→ STORED ROWS:
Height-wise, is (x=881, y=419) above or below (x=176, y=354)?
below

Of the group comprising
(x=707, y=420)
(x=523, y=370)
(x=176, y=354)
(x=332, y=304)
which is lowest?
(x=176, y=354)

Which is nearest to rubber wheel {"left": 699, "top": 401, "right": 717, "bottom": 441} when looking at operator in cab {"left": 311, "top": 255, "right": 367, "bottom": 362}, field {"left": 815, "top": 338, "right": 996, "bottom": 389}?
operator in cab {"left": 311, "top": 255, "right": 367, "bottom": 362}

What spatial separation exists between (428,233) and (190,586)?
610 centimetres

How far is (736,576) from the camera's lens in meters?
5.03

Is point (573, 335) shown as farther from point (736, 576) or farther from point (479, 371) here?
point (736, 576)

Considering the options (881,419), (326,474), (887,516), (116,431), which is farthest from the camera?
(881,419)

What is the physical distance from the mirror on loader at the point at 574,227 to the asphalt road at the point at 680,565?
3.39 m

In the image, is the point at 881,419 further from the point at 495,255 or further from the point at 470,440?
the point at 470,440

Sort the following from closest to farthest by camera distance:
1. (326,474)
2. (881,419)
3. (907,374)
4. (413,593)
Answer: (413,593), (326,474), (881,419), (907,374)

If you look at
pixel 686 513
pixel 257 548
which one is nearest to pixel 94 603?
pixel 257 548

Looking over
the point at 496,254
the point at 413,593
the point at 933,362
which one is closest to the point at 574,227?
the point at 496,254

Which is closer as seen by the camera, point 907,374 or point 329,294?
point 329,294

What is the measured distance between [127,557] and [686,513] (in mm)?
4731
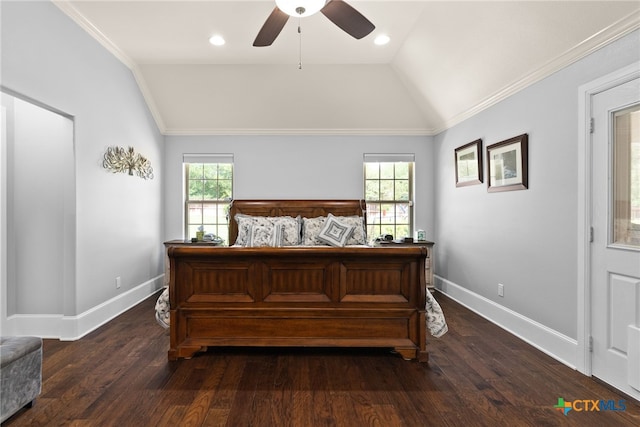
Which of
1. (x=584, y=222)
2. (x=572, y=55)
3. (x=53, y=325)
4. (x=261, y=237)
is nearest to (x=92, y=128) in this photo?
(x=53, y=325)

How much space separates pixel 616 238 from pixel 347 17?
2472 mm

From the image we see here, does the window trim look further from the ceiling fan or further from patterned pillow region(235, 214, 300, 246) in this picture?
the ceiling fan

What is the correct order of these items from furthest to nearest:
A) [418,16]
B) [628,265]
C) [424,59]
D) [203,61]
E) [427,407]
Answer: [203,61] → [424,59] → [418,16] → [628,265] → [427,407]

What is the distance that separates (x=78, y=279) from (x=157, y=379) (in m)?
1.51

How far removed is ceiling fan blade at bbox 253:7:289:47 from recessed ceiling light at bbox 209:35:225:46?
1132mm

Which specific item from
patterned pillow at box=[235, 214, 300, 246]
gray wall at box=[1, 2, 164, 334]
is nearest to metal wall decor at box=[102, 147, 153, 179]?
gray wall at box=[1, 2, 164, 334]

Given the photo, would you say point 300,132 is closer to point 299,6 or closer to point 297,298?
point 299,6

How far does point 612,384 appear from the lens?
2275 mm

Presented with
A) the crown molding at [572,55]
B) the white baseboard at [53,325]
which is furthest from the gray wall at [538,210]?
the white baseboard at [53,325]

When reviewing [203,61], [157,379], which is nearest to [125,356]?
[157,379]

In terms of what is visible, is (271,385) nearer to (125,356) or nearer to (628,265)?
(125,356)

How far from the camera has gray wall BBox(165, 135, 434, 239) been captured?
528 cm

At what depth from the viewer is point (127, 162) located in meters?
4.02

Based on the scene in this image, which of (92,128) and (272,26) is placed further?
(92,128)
...
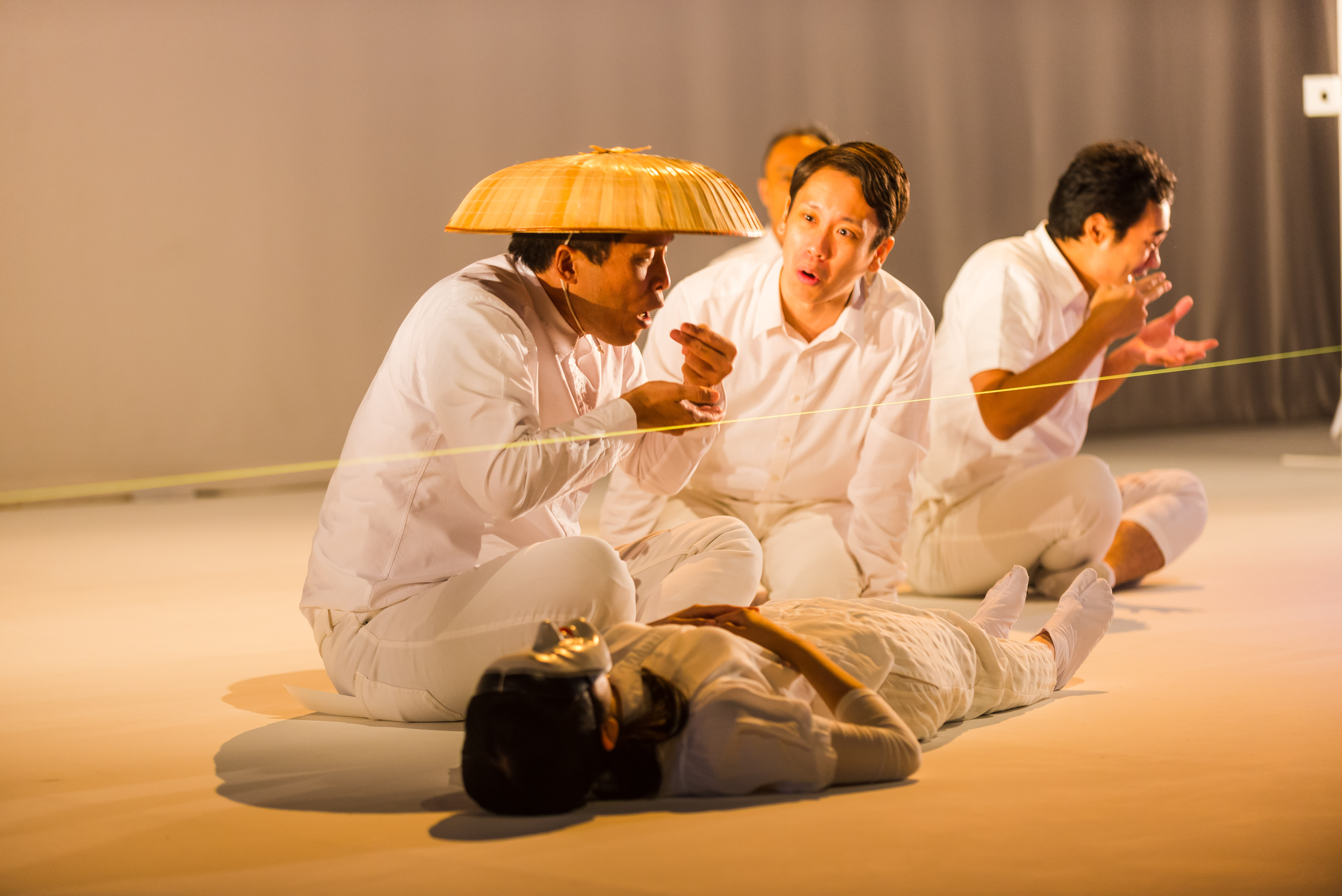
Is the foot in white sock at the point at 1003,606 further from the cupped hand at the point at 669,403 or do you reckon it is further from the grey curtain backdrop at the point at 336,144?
* * *
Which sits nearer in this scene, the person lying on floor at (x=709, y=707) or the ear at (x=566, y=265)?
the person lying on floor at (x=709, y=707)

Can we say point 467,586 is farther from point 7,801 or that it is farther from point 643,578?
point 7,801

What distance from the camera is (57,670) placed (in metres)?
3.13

→ WHAT THE TASK REQUIRES:
How many lines in the entries above contain the string "person", with case counting? Reply with only the number.

→ SOLUTION TO THIS PROBLEM:
2